Early Sunday afternoon. Picked up Carol’s humorous Valentine cards and some Cadbury candies to go with them. She wants to go for a walk, so why not go, boy, you have your faults and one of them is downright physical laziness. At least you didn’t grumble when she suggested it.
It is in the fifties, a very pleasant day. I haven’t even had lunch yet.
You didn’t eat breakfast until after nine. The cat just climbed off the staircase onto your right shoulder and across to lay her front paws and head on your left shoulder and arm. Leaned her body up slightly to let you know she wanted a belly rub, (and swatted your right ear with her upright tail) which you gave her. Carol said she would be ready to walk after finishing an article in the paper. Later, dude. – Amorella.
Moving on twenty-two hundred hours. You spent a little time prepping for scene four as you recovered thoughts, etc. you were going to use, that were waylaid in the transfer to the Air, plus you eight gig flash drive physically broke down and you spent time recovering what was on the drive and putting it on you large external hard drive. Another problem: your old forty gig external drive needs a firewire port so you will have to buy an adapter to use it on this machine.
Earlier, you did take your walk in Rose Hill Cemetery fitting a pace for one half mile at a time. Your favorite sitting (resting) place is a bench at which you can see the headstone of one of your former Mason students who died far too young. Miss G. provides a reflection, a conscious connection you sorely need from time to time.
I would like to imagine Katie Girton is the only one, but from what I remember more than ten of my former students are dead. One still owes me a paper on Milton’s Paradise Lost. It was at least a week late when he lost his life.
You remember telling him that he might not pass [the course] if he did not turn in the paper. You feel bad because he passed anyway. You gave him a passing grade. I am mentioning this because you will not because you do not remember, though to you it was something like this. Too many details to remember but not too little to forget. – Amorella.
It might be partly fiction, Amorella. Cancer, auto accidents, infections, suicides, I cannot remember what else. It is/was all sad. The deaths are not a fiction. A few flash through my mind, the circumstances, the surprise and oncoming shock as many of these deaths were out of the blue, so to speak, completely unexpected – like seeing someone’s name in the obituary column in the paper and saying to yourself, “I just saw him last week.” No premonition, nothing that would make one suspect sheorhe would not exist on the next Sunday. A lifetime of teaching affords such recollections. Good people, people better than myself, and with far more potential. It all comes down to physics and bio-physics. Death comes with the territory, nothing more, nothing less.

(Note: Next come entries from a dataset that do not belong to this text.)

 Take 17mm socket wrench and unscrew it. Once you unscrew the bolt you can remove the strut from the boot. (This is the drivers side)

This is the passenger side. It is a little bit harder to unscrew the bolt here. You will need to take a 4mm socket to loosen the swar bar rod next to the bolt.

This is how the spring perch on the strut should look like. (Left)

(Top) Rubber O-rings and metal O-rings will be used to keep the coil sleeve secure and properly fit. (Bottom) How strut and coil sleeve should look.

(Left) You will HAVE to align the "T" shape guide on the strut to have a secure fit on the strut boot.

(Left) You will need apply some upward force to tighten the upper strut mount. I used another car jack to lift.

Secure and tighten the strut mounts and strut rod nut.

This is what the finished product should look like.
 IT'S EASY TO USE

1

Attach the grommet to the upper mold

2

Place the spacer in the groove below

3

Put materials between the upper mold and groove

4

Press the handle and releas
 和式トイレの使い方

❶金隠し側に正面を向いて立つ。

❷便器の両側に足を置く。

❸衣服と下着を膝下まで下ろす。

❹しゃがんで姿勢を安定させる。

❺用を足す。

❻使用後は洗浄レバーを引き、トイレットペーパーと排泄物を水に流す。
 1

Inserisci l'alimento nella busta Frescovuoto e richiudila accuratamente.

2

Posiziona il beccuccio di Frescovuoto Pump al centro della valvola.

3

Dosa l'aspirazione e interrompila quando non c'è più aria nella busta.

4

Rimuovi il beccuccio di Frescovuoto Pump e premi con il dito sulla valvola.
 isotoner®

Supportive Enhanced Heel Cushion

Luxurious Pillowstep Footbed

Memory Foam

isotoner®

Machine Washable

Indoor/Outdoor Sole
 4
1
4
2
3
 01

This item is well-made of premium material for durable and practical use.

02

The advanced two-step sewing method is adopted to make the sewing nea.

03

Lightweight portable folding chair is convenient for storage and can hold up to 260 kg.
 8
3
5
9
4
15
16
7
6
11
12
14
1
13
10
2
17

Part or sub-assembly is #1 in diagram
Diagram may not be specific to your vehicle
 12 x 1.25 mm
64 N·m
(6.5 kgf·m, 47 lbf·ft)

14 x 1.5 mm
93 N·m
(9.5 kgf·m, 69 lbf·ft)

This sets you in a despondent mood?
No. As long as one is alive, sheorhe moves in the world. One survives until one doesn’t. It is always sadder for one younger though. Somewhere inside the heart doesn’t completely forget.
There are good reasons for that, boy. The soul does not either, though the mind may wish to. That’s the reason I call the place of the Dead ‘HeavenOrHellBothOrNeither’. It is a more realistic description as far as the books are concerned. No escape from who one is, boy. The characters in books four and five better understand this in book six, and so will you if you ever complete them. All for tonight. – Amorella.